[Ads-l] More on etymology of "boffin"

Ben Yagoda byagoda at UDEL.EDU
Tue Mar 22 14:52:38 UTC 2022


I don’t believe this has been mentioned before; please forgive me if it has. In a 1953 article (mentioned by Stephen Goranson), Robert Watson-Watt wrote of the etymology of “boffin", “I am sure it has nothing at all to do with that first literary 'Back Room Boy,' the claustrophiliac Colonel Boffin, who as you remember never overtly emerged from his back room, although his voice was clearly audible from it.” (https://ieeexplore.ieee.org/stamp/stamp.jsp?tp=&arnumber=4051258 <https://ieeexplore.ieee.org/stamp/stamp.jsp?tp=&arnumber=4051258>)

In searching for (the non-existent) “Colonel Boffin” on Google Books, I came upon this excerpt from a 1991 book called Nineteenth-Century Attitudes: Men of Science, by Sidney Ross (https://www.google.com/books/edition/Nineteenth_Century_Attitudes_Men_of_Scie/gc73CAAAQBAJ?hl=en&gbpv=1 <https://www.google.com/books/edition/Nineteenth_Century_Attitudes_Men_of_Scie/gc73CAAAQBAJ?hl=en&gbpv=1>):

"While a young man in his twenties, [Thomas Henry] Huxley was assistant surgeon and unofficial naturalist on board H.M.S. Rattlesnake on its survey voyage through Australasian waters, from 1846 to 1850. In his capacity he messed in the gunroom with the midshipmen--boys between the ages of twelve and sixteen. His constant good spirits and fun, when he was not absorbed in his work, and his lack of any assumption of authority over them, made these boys his good comrades and allies. The curiosity natural to their age led to their taking a keen interest in his vocational activities, unusual in a man-of-war. As the Rattlesnake beat across the seas, Huxley trawled for specimens of sea creatures, using an improvised net. The sailors disliked the dirt that his catch made on the deck, which it was their duty to keep clean, and they also blamed his trawling net for slowing the ship's progress.
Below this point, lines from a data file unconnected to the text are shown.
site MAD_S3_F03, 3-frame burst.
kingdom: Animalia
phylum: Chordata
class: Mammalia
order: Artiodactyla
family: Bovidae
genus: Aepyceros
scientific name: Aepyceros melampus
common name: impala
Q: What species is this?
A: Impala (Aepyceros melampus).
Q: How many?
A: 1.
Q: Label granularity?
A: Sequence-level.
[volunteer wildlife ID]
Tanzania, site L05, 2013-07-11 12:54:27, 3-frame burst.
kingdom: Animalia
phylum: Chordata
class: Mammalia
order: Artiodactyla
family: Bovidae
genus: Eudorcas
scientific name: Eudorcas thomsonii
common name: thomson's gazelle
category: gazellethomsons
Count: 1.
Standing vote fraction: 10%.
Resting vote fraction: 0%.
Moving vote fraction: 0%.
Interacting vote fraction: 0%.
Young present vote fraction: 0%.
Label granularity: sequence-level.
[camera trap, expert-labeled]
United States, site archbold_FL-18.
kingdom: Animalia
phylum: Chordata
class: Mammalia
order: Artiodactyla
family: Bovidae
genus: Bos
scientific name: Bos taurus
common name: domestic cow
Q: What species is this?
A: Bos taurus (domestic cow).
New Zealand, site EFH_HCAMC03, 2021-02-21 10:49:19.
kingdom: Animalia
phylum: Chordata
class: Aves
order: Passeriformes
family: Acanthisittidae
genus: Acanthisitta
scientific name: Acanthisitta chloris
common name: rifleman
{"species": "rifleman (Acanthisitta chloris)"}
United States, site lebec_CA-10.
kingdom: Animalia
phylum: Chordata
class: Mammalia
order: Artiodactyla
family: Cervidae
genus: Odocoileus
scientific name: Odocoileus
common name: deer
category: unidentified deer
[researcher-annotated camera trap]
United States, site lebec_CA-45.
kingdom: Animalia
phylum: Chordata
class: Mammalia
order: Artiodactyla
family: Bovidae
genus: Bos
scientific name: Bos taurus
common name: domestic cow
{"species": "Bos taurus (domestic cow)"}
But the boys were fascinated. They took to calling his specimens ‘buffons', their attention having been drawn to the word by the sight of Huxley's copy of Buffon's Natural Hiistory, which, in a series of many volumes, displayed the name repeatedly in large gilt letters on a shelf in the chartroom. After a while even Huxley himself called the specimens his ‘buffons’.
 
"Having entered Royal Navy slang in this way, the word might quite reasonably have been transferred from the specimen to the specimen collector, and, its origin forgotten, its vowels might equally reasonably have undergone a sea change making ‘boffin' out of 'buffon'. I suppose also that the slang term was confined to the esoteric vocabulary of sailors for a hundred years, until the rise of the boffins in the second world war brought it to the attention of the general public."